One major unanswered question in neuroscience is how the brain transitions between conscious and unconscious states. General anesthetics offer a controllable means to study these transitions. Induction of anesthesia is commonly attributed to drug-induced global modulation of neuronal function, while emergence from anesthesia has been thought to occur passively, paralleling elimination of the anesthetic from its sites in the central nervous system (CNS). If this were true, then CNS anesthetic concentrations on induction and emergence would be indistinguishable. By generating anesthetic dose-response data in both insects and mammals, we demonstrate that the forward and reverse paths through which anesthetic-induced unconsciousness arises and dissipates are not identical.

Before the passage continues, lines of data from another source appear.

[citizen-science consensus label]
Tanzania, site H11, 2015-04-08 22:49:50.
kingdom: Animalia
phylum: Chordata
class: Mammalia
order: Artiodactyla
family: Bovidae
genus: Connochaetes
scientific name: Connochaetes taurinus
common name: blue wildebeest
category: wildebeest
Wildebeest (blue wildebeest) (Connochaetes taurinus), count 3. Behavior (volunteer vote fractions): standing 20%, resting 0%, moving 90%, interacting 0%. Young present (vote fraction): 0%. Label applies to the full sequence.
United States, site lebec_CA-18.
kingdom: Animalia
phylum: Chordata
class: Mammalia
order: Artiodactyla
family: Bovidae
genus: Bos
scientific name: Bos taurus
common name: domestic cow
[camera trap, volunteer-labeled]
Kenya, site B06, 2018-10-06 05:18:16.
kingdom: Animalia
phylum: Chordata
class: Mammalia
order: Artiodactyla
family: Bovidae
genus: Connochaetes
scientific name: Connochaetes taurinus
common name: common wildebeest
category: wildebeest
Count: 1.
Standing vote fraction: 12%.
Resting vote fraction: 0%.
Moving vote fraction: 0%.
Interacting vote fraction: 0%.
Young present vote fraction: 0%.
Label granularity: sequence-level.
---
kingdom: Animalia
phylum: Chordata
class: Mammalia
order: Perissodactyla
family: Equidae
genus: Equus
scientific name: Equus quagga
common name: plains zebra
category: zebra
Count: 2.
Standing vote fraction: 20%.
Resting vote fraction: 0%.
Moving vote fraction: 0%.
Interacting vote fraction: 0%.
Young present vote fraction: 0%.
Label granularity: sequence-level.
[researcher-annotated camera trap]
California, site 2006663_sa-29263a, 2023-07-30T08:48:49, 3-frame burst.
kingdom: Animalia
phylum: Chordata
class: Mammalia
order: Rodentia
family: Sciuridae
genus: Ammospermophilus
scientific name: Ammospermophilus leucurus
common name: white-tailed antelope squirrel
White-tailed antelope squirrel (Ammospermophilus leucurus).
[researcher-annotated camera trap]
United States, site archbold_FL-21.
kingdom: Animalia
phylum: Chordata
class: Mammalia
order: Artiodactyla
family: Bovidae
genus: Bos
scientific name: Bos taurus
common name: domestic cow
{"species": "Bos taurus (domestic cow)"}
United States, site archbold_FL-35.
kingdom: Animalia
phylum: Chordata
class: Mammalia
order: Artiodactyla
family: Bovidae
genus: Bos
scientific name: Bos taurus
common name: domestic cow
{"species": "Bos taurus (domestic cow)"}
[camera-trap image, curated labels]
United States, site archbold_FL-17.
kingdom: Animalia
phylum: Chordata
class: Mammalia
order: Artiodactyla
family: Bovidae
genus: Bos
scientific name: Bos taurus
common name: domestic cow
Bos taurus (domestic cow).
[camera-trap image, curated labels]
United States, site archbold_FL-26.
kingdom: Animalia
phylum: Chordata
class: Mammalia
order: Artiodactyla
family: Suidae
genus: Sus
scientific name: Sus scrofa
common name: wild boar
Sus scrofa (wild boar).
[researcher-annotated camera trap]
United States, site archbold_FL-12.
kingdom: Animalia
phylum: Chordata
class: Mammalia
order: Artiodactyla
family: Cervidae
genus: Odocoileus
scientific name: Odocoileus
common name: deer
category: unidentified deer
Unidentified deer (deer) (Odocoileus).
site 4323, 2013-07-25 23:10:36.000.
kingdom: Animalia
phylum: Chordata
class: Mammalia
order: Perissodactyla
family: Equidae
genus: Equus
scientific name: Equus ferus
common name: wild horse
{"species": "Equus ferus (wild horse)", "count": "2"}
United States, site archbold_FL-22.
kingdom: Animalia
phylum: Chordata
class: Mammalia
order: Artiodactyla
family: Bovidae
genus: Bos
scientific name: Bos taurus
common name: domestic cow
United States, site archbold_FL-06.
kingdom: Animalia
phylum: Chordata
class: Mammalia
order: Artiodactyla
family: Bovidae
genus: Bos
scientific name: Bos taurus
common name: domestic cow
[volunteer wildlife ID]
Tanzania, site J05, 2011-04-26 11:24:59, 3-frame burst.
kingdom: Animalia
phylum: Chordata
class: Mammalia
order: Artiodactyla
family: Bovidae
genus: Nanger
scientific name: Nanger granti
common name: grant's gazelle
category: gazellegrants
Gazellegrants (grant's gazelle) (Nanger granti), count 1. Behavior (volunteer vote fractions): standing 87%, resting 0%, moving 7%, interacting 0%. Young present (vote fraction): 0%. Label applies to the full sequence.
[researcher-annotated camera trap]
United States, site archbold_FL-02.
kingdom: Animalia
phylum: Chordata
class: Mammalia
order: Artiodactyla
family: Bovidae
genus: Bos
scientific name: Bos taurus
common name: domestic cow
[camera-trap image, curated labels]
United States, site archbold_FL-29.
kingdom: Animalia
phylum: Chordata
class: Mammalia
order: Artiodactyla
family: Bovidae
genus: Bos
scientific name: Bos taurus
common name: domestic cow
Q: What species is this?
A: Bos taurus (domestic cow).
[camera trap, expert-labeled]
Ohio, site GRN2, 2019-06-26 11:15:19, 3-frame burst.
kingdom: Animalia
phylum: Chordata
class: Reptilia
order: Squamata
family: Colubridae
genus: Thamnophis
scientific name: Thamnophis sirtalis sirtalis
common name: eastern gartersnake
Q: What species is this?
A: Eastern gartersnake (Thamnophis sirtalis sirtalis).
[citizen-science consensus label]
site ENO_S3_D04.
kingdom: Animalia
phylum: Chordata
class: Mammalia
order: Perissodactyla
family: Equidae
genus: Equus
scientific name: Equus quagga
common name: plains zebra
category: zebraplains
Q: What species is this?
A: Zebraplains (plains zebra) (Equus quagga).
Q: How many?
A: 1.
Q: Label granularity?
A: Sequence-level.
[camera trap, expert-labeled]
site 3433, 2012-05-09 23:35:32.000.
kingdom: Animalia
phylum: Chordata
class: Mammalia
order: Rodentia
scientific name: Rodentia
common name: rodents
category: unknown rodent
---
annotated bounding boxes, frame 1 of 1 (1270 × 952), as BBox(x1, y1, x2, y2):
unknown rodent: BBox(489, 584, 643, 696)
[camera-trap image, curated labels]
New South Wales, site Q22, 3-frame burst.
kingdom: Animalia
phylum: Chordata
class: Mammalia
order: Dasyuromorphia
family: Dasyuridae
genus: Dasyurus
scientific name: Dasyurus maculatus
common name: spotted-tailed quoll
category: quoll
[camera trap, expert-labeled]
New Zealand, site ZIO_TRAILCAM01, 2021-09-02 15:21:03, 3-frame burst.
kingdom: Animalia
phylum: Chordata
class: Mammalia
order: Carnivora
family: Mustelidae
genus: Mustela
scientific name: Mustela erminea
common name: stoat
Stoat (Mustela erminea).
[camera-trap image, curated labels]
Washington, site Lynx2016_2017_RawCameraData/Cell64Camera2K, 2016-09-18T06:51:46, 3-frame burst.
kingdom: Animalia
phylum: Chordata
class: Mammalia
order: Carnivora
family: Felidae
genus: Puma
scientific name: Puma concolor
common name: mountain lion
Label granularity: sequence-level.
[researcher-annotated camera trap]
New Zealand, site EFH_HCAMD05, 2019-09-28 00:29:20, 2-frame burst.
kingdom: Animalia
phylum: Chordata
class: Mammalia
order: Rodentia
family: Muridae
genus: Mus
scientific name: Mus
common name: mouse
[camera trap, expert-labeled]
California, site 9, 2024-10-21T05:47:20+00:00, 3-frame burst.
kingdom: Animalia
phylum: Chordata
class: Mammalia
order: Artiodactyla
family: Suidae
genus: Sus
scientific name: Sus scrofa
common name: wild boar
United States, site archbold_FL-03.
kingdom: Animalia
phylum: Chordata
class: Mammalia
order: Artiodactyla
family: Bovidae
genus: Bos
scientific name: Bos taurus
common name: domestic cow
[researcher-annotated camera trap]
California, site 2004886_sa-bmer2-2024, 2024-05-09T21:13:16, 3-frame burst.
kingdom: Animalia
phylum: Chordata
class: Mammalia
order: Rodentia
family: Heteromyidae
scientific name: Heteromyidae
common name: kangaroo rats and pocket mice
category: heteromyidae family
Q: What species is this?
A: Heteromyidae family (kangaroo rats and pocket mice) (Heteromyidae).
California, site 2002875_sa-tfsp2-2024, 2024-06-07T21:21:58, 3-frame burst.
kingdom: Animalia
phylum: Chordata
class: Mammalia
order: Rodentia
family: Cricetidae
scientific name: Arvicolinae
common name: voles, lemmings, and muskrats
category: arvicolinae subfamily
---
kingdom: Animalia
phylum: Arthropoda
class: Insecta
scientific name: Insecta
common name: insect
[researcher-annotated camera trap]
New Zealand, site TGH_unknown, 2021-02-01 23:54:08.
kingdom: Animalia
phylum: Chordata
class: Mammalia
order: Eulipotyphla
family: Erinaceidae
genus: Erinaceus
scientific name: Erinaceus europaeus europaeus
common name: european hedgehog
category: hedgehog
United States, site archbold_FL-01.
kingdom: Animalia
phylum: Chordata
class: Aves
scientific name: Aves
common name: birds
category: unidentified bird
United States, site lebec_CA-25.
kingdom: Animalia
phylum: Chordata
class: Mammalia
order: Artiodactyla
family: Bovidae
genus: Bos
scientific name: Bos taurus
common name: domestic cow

Instead they exhibit hysteresis that is not fully explained by pharmacokinetics as previously thought. Single gene mutations that affect sleep-wake states are shown to collapse or widen anesthetic hysteresis without obvious confounding effects on volatile anesthetic uptake, distribution, or metabolism. We propose a fundamental and biologically conserved concept of neural inertia, a tendency of the CNS to resist behavioral state transitions between conscious and unconscious states. We demonstrate that such a barrier separates wakeful and anesthetized states for multiple anesthetics in both flies and mice, and argue that it contributes to the hysteresis observed when the brain transitions between conscious and unconscious states.